▶ _SHORT TASK 1_
Reproduce the microscopy segmentation records below line for line, with nothing changed.

▶ _PASSAGE SHOWN_
━━━━━━━━

By next summer, adult Canadians will be able to buy cannabis legally for recreational purposes for the first time. And if you live in Ontario, then you now know how your local provincial government is going to let you buy it. The answer: not easily.

The province was the first to announce the rules for how cannabis will be sold and distributed last week – and New Brunswick followed shortly after. Unsurprisingly, Ontario’s plans met with a barrage of criticism from right across the sector, and many fear that their approach will become the default, with other provinces following suit.

Given the competing agendas that this policy embodies – economic opportunity, public health, crime reduction, personal liberty – no model is going to satisfy everyone. However, the Ontario plan and the reaction to it is also an insight into the political and policy challenge that Ottawa’s cannabis legalisation presents for provincial governments.

Government shopper

Canada’s biggest province – in economic and population terms – intends to tightly regulate the sale of cannabis by making the retail model a quasi-government service.  As is already well established for alcohol, a new provincial licensing board will be the sole purchaser of cannabis in Ontario and it will be retailed only via the board’s own outlets – with over 150 government-run stores planned by 2020. Online sales will be allowed, but Ontario residents won’t be able to buy direct from their preferred licensed producers, or from independent retailers, instead they’ll have to use the state controlled middle-man.

Ontario’s plans will treat cannabis like tobacco in terms of where it can be consumed (no vaping on the street, only in private homes), and like alcohol in terms of where it can be bought (only through government-run retailers, akin to the existing liquor stores), even though it cannot be sold alongside alcohol.

The province will create a new board to operate these retail stores and will have to quickly find enough sites for them where they can trade without upsetting local residents, and still be accessible (not easy in a province three times the size of Germany). The plan is expected to be more expensive than alternative options, not least because the retail infrastructure will duplicate what exists for alcohol already.

Southern Ontario (Photo credit: Tab59 via Wikimedia)

Control over competition

The role for government here is extensive. As a necessary corollary, the province had to move against current competitors so that cannabis consumers have only one place to legally shop. So existing dispensaries operating in the twilight zone (of which there are dozens in Toronto alone) have been put “on notice” – in the words of the Attorney General – that they will be closed down by police before legalization takes effect. One last heave by overstretched law enforcement.

━━━━━━━━

Dataset records:
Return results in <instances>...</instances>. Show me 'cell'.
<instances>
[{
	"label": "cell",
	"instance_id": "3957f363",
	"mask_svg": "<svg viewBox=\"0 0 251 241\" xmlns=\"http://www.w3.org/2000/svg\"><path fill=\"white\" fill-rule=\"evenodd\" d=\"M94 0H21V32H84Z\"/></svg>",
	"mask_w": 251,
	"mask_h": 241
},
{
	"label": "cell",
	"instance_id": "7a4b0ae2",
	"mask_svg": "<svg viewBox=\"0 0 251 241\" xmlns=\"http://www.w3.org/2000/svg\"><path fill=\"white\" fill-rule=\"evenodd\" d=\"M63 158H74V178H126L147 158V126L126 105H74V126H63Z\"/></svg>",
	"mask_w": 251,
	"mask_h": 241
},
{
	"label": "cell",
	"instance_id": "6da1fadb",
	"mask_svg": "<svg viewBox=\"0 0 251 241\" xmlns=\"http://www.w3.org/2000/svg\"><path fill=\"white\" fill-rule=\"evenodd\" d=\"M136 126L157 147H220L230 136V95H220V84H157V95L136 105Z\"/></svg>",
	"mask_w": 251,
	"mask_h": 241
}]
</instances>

━━━━━━━━

▶ _SHORT TASK 2_
State whether each statement agrees with the passage on Ontario's cannabis plans, answering yes or no and quoting the deciding words. (a) Ontario was the first province to announce its rules for how cannabis will be sold. (b) Ontario residents will be able to buy directly from their preferred licensed producers. (c) Cannabis will be sold alongside alcohol in Ontario's stores.

▶ _REPLY 1_
Return results in <instances>...</instances>. Show me 'cell'.
<instances>
[{
	"label": "cell",
	"instance_id": "3957f363",
	"mask_svg": "<svg viewBox=\"0 0 251 241\" xmlns=\"http://www.w3.org/2000/svg\"><path fill=\"white\" fill-rule=\"evenodd\" d=\"M94 0H21V32H84Z\"/></svg>",
	"mask_w": 251,
	"mask_h": 241
},
{
	"label": "cell",
	"instance_id": "7a4b0ae2",
	"mask_svg": "<svg viewBox=\"0 0 251 241\" xmlns=\"http://www.w3.org/2000/svg\"><path fill=\"white\" fill-rule=\"evenodd\" d=\"M63 158H74V178H126L147 158V126L126 105H74V126H63Z\"/></svg>",
	"mask_w": 251,
	"mask_h": 241
},
{
	"label": "cell",
	"instance_id": "6da1fadb",
	"mask_svg": "<svg viewBox=\"0 0 251 241\" xmlns=\"http://www.w3.org/2000/svg\"><path fill=\"white\" fill-rule=\"evenodd\" d=\"M136 126L157 147H220L230 136V95H220V84H157V95L136 105Z\"/></svg>",
	"mask_w": 251,
	"mask_h": 241
}]
</instances>

▶ _REPLY 2_
(a) Yes: "The province was the first to announce the rules for how cannabis will be sold and distributed last week"
(b) No: "Ontario residents won’t be able to buy direct from their preferred licensed producers, or from independent retailers"
(c) No: "even though it cannot be sold alongside alcohol"